ODC Il plasmide Double Nickase (h) consiste in una coppia di plasmidi ingegnerizzati per l'editing ad alta specificità del locus ODC1 nelle linee cellulari human. Ciascun plasmide esprime una nickasi Cas9 D10A e un sgRNA distinto che prende di mira filamenti di DNA opposti all'interno di ODC1. Quando indirizzate verso siti adiacenti su filamenti di DNA opposti, le due nickasi generano tagli a filamento singolo sfalsati che insieme producono una rottura a doppio filamento sfalsata, richiedendo un'attività coordinata sul bersaglio da entrambe le guide. La rottura del DNA risultante viene risolta da vie di riparazione cellulare endogene, più comunemente attraverso la giunzione non omologa delle estremità (NHEJ), portando a inserzioni o delezioni che interrompono la funzione di ODC1. Richiedendo il coinvolgimento di due sgRNA nel locus bersaglio, l'approccio a doppia nickasi migliora la specificità dell'editing e fornisce una strategia CRISPR complementare per applicazioni in cui è desiderato un controllo aggiuntivo sulla precisione del targeting.

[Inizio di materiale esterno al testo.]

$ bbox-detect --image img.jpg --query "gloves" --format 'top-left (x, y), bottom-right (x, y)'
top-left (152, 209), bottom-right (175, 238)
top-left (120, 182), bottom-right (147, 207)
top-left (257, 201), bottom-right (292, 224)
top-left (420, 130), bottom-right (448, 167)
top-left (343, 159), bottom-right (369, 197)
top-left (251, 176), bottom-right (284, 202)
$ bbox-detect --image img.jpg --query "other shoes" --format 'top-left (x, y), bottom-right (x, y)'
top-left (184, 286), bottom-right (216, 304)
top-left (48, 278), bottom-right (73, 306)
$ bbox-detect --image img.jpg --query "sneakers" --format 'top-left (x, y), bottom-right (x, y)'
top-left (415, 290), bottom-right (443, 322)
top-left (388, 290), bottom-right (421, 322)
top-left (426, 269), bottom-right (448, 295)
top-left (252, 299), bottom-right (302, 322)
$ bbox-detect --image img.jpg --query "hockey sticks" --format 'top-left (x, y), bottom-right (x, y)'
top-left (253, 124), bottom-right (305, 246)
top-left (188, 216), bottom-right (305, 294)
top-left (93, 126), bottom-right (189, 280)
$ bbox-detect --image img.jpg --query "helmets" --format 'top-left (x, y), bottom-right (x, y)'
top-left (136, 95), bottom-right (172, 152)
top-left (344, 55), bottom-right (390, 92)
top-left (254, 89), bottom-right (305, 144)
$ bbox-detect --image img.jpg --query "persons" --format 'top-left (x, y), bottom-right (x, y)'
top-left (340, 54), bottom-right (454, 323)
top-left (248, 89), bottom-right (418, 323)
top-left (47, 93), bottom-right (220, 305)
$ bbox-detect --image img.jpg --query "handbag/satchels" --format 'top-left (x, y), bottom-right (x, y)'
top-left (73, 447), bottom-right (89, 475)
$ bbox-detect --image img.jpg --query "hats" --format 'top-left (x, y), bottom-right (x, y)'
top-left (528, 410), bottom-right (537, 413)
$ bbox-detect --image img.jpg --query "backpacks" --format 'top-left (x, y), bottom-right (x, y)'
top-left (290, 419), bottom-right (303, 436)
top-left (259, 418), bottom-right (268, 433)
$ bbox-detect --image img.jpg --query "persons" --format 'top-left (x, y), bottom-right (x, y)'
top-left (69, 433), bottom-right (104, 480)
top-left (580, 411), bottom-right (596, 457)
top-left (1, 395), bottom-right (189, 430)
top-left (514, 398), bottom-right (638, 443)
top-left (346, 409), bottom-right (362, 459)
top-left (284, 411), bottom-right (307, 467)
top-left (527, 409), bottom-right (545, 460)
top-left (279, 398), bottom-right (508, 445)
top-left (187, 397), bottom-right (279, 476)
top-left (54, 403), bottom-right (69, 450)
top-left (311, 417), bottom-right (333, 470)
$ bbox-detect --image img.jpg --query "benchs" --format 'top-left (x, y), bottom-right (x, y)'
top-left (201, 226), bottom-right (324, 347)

Per supportare l'identificazione efficiente delle cellule modificate, un plasmide codifica la GFP per la visualizzazione fluorescente delle popolazioni trasfettate, mentre il plasmide di accompagnamento porta un gene di resistenza alla puromicina per la selezione antibiotica. Insieme, queste caratteristiche supportano l'arricchimento efficiente delle popolazioni co-trasfettate e semplificano la convalida dei cloni con ODC1 interrotto.
Solo per uso di ricerca. Non destinato a uso diagnostico o terapeutico.